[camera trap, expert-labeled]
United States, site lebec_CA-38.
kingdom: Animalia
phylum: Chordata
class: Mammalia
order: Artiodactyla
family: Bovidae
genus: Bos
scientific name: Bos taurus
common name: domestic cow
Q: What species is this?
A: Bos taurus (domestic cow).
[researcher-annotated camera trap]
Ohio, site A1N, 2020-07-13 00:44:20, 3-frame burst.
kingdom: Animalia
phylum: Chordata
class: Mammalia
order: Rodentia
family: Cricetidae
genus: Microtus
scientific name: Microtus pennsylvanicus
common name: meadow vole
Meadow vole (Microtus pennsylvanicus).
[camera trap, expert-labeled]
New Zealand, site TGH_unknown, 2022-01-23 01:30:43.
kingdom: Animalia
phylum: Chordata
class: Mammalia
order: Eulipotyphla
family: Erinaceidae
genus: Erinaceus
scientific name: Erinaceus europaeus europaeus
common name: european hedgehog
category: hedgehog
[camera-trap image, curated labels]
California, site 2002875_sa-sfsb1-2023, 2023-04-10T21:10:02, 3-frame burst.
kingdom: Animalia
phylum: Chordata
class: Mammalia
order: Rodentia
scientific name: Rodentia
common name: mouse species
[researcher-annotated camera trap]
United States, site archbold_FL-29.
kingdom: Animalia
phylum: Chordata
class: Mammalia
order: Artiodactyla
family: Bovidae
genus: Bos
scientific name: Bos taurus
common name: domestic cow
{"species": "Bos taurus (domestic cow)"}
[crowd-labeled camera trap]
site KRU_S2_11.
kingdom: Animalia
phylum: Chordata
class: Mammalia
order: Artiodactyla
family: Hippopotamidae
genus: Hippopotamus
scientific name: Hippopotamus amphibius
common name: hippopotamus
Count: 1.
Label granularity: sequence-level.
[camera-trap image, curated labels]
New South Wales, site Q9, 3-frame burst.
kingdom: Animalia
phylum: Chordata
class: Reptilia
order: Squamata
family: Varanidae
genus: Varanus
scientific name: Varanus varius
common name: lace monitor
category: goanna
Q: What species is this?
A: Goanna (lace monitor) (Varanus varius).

## [EXERCISE DIRECTIONS]
Apply a filter for "frame" to the data above, then copy each line that matches.

## [RESPONSE AREA]
Ohio, site A1N, 2020-07-13 00:44:20, 3-frame burst.
California, site 2002875_sa-sfsb1-2023, 2023-04-10T21:10:02, 3-frame burst.
New South Wales, site Q9, 3-frame burst.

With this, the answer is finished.